With a growing sense of desperation, I fiddled with the power lead of my satnav until it suddenly sprang into life, telling me I was nowhere. Was this a fault or an upgrade? I turned the engine on and started driving.

Just as I was thinking horrible thoughts about Bedfordshire, I passed through a town that actually looked quite pleasant:





I was in Olney, a place I had never heard of. Most of the buildings were pre-20th century and had been made out of this attractive local stone:

I parked  the car and discovered a very likeable town, full of quirky, unusual buildings, hidden courtyards and little touches of civic pride that revealed a lot about its inhabitants. I didn't see a single piece of graffiti. Bedfordshire had redeemed itself.

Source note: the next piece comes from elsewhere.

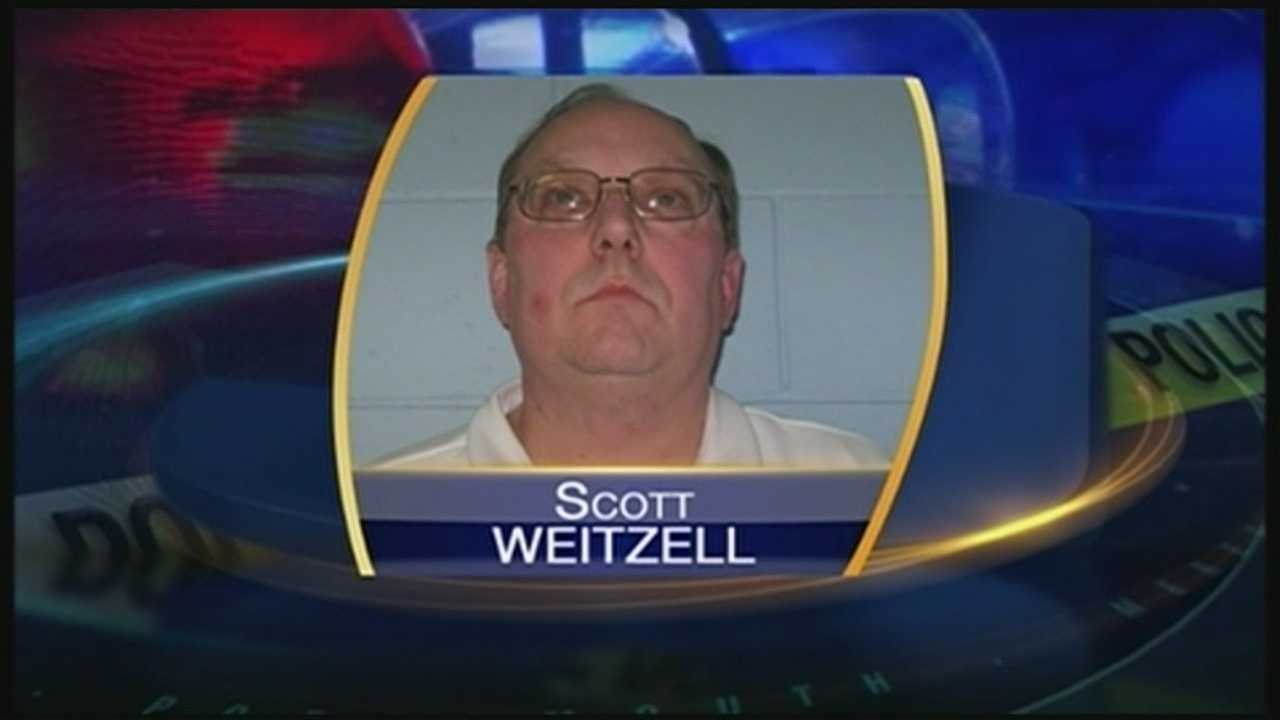 Man faces charges for locker room incident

Then I discovered that I was in Buckinghamshire.

The one thing that spoiled Olney was the traffic. The A509 cuts right through the heart of the town and the buildings shake as juggernauts hurtle past. Looking at Olney on Google Earth, I can see that the town is surrounded by flat fields of no particular merit, so perhaps this is one of those rare occasions when a bypass is justified.

After Olney, I made a slight detour to Bletchley Park, home of the World War Two codebreakers:

I'd always thought that Bletchley Park was a remote country house. It probably was once, but since the War it has been slowly enveloped by the urban sprawl of Milton Keynes - a new town with an impressive number of roundabouts. The entrance to Bletchley Park is now opposite a large office building with blackened windows.

The actual museum of Bletchley Park is a rather disparate collection of exhibitions, mainly housed in outbuildings. Some of the exhibits are fascinating, whilst others have a more specialist appeal (I'm afraid that I have a limited interest in the use of pigeons for espionage).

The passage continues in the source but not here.